Thursday, August 26, 2010

Frog People

As a child, I had a recurring dream from the time I was, oh, four until I was about nine years old. In this dream I was on an island with my cousin Chet (don't we all have a cousin "Chet"?) and we were running from the frog people who inhabited the island.

We managed to get to one end of the island where we could see our parents/siblings on a neighboring island waving at us to come over. But neither of us could swim and the frog people were closing in on us.

Then Chet turned into Tarzan and swung us over on a vine...

I had this dream once a week or so.

I figured out a few months into having the dream that if I fell asleep holding my mom's hand, I didn't have the dream that night. Or, if I slept on the side of the bed that was against the wall, the dream stayed away. But if I had to fall asleep without my mom's hand or on the outside of the bed, the dream came.

I know...I need therapy. Don't we all?

But a few nights ago, after moving Alyssa's mattress from the bottom bunk in the room where the girls' clothes hang in the closet onto the floor in a corner of my room, about two feet from my bed, Alyssa and I discovered that if we both reach out, we can hold hands for a bit at night as we wind down.

I do this even though my elbow starts to ache and my shoulder starts feeling wrenched because I remember the comfort of holdling my mom's hand, of knowing the frog people weren't going to invade my dreams for at least that one night.

This could explain why I'm so reluctant to force either of the girls to sleep alone. As a child, I didn't want to sleep alone either.

Yet I went off to college and slept in my own bed without needing to hold my roommate's hand all night long (probably much to Edie's relief.)

And as an adult, I long to have the bed all to myself.
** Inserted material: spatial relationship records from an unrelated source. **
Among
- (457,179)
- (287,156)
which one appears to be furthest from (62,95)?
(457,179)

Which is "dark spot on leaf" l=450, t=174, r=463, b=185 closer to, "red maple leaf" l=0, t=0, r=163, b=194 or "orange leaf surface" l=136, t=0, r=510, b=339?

I long to have that space child-free.

But it will be. Sooner than I realize and so, while I bitch and moan about having someone sleeping on my arm, I keep letting it happen because it means so much more to them to be there, beside me, holding my hand, than it does to me to shove them out of the bed and even the room. A few more year and I'll be begging them to let me hug them. So I'm going to keep on holding them whenever they let me, for as long as they'll let me.